• What you need to do:
a – Reproduce the pomalidomide excerpt verbatim, starting with "A Phase III" and going on through "pomalidomide in myelofibrosis.".
b – Please continue the pomalidomide excerpt from the point where it stops.

Segment Start: Text excerpt

Daver et al evaluated combination therapy with pomalidomide and prednisone for the treatment of myelofibrosis in a Phase II trial in 2014.58 This study evaluated 29 patients, 18 of whom were transfusion-dependent, who received pomalidomide 0.5 mg daily in continuous 28-day cycles, with prednisone administered on a taper schedule for three cycles. Prednisone was administered at a dose of 30 mg/day for the first cycle, 15 mg/day for the second cycle, and 15 mg every other day for the third cycle. Pomalidomide was continued for at least 6 months if tolerated. Eighteen patients (62%) were transfusion-dependent at baseline, and four (22%) achieved transfusion independence as defined by Delphi consensus criteria. The median time to transfusion independence was 92 (range 21–130) days. Of the 29 patients enrolled, five remained on study at the time of response analysis. Two patients achieved a documented response, including clinical improvement in spleen size per IWG-MRT criteria in one patient and transfusion independence per Delphi consensus criteria in the other patient. The remaining 24 patients discontinued therapy due to lack of response (n=18), progressive disease (n=2), loss of response (n=1), grade 3 toxicity (n=1), and patient preference (n=2). The most common toxicities involved grade 1 gastrointestinal disturbance in five patients and grade 3/4 fatigue in one patient.

A Phase III study of pomalidomide in myeloproliferative neoplasm-associated myelofibrosis with RBC transfusion dependence was recently completed.59 In this study, 252 patients with myelofibrosis were randomly assigned to continuous treatment with pomalidomide 0.5 mg/day or placebo. Interestingly, anemia response rates in the cohorts were similar (16% per Delphi criteria), as were response durations. In contrast, platelet response rates were significantly different between cohorts (22% for pomalidomide versus 0% for placebo). The authors concluded that responses to pomalidomide and placebo differed, but were not distinguished by Delphi response criteria, and additional research designs are needed to study the efficacy of pomalidomide in myelofibrosis.

Segment End: Text excerpt
Segment Start: Record set

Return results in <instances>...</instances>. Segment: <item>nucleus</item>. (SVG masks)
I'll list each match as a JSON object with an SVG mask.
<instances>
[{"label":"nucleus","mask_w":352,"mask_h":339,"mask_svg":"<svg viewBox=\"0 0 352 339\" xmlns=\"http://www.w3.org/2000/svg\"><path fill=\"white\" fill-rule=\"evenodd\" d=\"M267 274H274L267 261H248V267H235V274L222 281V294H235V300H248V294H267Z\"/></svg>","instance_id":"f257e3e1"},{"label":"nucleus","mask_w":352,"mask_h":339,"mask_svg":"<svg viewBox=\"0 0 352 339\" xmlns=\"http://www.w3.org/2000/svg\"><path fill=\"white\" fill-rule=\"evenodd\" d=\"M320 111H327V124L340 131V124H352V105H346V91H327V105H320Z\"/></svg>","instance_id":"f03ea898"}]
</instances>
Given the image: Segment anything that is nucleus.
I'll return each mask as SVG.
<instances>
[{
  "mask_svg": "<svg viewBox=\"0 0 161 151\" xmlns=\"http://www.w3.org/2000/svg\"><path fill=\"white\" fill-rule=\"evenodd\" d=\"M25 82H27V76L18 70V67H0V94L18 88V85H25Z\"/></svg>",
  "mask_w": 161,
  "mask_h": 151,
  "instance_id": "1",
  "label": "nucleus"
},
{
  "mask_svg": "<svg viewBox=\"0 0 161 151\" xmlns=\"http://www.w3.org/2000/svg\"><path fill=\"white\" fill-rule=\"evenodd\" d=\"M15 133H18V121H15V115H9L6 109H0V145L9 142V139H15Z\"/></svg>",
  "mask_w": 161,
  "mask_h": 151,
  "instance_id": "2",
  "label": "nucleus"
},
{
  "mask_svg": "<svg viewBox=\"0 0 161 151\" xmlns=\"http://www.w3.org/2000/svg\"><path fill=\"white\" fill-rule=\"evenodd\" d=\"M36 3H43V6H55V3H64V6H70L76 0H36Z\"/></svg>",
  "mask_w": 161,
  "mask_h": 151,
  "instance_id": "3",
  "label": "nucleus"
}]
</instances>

Segment End: Record set

• Responses for each task:
a –
A Phase III study of pomalidomide in myeloproliferative neoplasm-associated myelofibrosis with RBC transfusion dependence was recently completed.59 In this study, 252 patients with myelofibrosis were randomly assigned to continuous treatment with pomalidomide 0.5 mg/day or placebo. Interestingly, anemia response rates in the cohorts were similar (16% per Delphi criteria), as were response durations. In contrast, platelet response rates were significantly different between cohorts (22% for pomalidomide versus 0% for placebo). The authors concluded that responses to pomalidomide and placebo differed, but were not distinguished by Delphi response criteria, and additional research designs are needed to study the efficacy of pomalidomide in myelofibrosis.

b –
In general, pomalidomide and other IMiDs offer therapeutic value in improving erythropoiesis, with differing side effect profiles and spleen responses when applied at a low dose with concurrent steroid therapy (Table 2). Pomalidomide has emerged as the IMiD with the least treatment-related toxicity; however, no true analysis comparing IMiD agents has been performed, so data comparing IMiD medications should be interpreted with caution.

Table 2 Comparison of immunomodulatory agents
Abbreviation: IMiD, immunomodulatory medication.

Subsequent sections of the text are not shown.